Data items:
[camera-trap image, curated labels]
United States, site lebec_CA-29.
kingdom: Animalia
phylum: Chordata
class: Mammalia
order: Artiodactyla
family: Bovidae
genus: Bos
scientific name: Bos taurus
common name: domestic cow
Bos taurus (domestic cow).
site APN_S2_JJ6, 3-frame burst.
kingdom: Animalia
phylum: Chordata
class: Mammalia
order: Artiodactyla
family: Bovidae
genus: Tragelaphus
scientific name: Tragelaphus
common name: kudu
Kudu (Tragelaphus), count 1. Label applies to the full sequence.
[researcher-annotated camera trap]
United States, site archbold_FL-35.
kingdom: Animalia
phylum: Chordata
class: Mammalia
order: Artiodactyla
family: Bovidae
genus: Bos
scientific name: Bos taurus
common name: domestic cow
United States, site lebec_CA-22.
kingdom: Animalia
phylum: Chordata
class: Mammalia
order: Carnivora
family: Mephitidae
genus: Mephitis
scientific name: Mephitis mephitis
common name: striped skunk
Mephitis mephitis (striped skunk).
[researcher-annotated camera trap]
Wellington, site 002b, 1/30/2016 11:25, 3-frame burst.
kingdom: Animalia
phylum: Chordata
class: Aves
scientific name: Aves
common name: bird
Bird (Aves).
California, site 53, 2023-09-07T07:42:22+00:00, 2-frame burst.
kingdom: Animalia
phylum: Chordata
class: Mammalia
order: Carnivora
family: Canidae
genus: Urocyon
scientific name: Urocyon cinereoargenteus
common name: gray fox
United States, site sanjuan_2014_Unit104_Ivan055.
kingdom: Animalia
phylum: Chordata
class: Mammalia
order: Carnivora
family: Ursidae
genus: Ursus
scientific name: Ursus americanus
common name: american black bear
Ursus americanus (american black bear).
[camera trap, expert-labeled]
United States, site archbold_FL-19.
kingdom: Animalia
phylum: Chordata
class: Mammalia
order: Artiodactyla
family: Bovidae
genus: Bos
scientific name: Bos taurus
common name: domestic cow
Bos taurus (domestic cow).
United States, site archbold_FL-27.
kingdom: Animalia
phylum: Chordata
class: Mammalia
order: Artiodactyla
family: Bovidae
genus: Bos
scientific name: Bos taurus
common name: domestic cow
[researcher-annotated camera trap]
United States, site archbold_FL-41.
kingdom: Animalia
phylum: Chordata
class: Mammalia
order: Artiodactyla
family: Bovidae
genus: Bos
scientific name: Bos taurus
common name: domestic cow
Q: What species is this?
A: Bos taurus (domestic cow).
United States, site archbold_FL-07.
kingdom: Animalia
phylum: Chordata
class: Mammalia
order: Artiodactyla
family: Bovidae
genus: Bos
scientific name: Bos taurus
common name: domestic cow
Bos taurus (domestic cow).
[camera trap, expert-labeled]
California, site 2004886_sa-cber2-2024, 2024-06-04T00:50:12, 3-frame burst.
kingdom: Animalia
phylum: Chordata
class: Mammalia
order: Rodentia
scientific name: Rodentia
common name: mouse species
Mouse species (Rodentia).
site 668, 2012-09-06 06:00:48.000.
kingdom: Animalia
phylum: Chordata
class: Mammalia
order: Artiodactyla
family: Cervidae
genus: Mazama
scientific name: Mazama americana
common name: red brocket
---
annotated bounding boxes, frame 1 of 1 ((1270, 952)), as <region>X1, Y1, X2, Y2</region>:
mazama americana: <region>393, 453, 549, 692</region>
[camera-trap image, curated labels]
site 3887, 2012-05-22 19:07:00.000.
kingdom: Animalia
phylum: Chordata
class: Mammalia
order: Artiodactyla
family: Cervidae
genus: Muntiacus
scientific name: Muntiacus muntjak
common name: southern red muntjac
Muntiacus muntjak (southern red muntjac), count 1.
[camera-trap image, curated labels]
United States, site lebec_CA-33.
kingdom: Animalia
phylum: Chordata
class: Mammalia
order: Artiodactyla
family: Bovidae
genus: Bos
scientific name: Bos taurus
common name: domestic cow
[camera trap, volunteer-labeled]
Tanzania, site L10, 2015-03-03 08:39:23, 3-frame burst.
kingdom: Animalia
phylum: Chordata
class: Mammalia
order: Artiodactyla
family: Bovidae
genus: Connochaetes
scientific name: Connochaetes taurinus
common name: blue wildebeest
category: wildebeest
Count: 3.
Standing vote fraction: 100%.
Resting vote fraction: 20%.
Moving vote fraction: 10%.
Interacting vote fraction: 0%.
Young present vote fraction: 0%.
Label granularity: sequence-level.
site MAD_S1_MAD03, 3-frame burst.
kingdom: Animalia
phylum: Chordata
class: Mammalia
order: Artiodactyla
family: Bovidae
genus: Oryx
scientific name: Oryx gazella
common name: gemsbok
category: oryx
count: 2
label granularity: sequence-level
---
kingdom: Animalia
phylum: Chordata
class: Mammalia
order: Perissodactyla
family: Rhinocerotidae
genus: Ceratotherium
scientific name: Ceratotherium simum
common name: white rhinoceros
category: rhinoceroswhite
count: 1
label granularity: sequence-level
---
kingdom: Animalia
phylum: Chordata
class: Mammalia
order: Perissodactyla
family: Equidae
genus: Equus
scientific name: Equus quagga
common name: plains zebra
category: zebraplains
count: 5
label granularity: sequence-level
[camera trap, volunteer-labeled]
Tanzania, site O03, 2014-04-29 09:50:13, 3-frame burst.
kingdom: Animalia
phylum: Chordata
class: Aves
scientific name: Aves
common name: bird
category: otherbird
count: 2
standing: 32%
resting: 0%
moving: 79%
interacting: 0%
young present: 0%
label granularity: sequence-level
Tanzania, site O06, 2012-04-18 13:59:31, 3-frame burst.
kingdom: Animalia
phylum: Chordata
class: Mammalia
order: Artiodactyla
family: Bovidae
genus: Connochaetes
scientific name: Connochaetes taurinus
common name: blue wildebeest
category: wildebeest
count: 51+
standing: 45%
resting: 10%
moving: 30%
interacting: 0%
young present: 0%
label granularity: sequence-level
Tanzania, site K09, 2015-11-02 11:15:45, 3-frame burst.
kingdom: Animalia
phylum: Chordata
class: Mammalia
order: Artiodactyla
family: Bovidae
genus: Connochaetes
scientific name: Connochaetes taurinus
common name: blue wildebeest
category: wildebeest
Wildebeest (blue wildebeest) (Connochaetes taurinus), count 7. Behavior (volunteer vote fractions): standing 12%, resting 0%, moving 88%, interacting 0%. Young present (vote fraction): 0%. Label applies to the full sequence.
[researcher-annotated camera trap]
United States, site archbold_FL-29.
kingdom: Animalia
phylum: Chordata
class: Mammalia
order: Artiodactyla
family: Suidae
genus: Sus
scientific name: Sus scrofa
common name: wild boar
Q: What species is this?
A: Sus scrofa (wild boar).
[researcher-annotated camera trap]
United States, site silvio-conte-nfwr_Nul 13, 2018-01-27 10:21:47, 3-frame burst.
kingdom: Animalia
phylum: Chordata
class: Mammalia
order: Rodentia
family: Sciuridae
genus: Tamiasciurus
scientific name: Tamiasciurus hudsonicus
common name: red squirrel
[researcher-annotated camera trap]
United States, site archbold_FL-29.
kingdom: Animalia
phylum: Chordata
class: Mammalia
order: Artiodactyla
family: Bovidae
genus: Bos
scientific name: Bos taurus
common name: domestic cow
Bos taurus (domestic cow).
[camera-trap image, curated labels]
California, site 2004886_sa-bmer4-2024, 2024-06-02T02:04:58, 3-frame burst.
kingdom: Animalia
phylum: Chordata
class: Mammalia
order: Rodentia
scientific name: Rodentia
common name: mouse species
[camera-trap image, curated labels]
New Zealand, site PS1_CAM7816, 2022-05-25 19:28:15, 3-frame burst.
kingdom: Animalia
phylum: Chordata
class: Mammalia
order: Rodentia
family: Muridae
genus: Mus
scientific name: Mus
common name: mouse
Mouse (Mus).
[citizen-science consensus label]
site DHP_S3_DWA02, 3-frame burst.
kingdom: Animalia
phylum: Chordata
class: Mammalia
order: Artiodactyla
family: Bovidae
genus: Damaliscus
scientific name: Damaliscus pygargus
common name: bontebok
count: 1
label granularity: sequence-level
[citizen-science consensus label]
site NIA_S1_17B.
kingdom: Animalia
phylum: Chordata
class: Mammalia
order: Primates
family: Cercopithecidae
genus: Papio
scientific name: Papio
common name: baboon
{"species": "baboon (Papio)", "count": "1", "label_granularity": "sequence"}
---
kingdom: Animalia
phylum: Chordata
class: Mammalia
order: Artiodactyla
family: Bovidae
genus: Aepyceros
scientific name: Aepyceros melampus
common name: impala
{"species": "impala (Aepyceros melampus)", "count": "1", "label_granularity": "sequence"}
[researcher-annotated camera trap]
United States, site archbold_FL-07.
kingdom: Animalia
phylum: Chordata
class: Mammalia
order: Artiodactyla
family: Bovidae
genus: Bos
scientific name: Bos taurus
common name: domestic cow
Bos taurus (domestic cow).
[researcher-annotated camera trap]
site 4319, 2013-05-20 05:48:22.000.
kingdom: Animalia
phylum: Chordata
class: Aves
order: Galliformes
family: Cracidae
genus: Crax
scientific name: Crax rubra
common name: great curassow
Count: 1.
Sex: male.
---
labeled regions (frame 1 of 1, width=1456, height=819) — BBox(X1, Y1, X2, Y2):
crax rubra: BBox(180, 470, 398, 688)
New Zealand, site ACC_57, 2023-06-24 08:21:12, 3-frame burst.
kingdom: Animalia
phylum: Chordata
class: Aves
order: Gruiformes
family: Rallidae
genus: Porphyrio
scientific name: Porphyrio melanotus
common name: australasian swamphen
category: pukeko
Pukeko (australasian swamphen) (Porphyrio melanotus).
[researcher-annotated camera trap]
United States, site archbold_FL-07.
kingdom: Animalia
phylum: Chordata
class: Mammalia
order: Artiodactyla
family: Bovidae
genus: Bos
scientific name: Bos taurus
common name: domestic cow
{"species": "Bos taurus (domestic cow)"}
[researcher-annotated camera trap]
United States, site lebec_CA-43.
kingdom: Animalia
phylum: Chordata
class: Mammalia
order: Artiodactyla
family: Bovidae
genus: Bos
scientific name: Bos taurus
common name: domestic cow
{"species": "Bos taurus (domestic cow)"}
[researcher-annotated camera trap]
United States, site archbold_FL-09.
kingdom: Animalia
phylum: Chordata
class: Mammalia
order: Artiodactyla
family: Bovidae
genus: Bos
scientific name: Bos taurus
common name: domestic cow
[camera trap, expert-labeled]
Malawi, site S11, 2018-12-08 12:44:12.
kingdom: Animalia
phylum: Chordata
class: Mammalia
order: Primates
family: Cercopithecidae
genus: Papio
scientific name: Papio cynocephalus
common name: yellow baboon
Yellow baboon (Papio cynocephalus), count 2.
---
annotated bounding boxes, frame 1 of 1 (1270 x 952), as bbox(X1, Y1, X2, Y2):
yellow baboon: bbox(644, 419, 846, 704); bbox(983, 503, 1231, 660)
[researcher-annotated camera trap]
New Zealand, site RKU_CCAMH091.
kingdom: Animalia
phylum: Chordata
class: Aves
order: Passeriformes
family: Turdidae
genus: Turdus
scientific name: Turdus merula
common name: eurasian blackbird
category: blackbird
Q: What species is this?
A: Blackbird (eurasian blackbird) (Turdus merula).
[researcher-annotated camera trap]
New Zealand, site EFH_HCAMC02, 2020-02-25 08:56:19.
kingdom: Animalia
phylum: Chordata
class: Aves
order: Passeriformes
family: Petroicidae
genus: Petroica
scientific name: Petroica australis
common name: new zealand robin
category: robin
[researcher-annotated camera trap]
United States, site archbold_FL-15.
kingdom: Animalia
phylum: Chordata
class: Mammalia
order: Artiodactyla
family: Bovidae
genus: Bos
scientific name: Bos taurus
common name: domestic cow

= Your task =
Starting with the first line of the records, repeat every line up to and including the one containing "California, site 53, 2023-09-07T07:42:22+00:00, 2-frame", and nothing else.

= Response =
[camera-trap image, curated labels]
United States, site lebec_CA-29.
kingdom: Animalia
phylum: Chordata
class: Mammalia
order: Artiodactyla
family: Bovidae
genus: Bos
scientific name: Bos taurus
common name: domestic cow
Bos taurus (domestic cow).
site APN_S2_JJ6, 3-frame burst.
kingdom: Animalia
phylum: Chordata
class: Mammalia
order: Artiodactyla
family: Bovidae
genus: Tragelaphus
scientific name: Tragelaphus
common name: kudu
Kudu (Tragelaphus), count 1. Label applies to the full sequence.
[researcher-annotated camera trap]
United States, site archbold_FL-35.
kingdom: Animalia
phylum: Chordata
class: Mammalia
order: Artiodactyla
family: Bovidae
genus: Bos
scientific name: Bos taurus
common name: domestic cow
United States, site lebec_CA-22.
kingdom: Animalia
phylum: Chordata
class: Mammalia
order: Carnivora
family: Mephitidae
genus: Mephitis
scientific name: Mephitis mephitis
common name: striped skunk
Mephitis mephitis (striped skunk).
[researcher-annotated camera trap]
Wellington, site 002b, 1/30/2016 11:25, 3-frame burst.
kingdom: Animalia
phylum: Chordata
class: Aves
scientific name: Aves
common name: bird
Bird (Aves).
California, site 53, 2023-09-07T07:42:22+00:00, 2-frame burst.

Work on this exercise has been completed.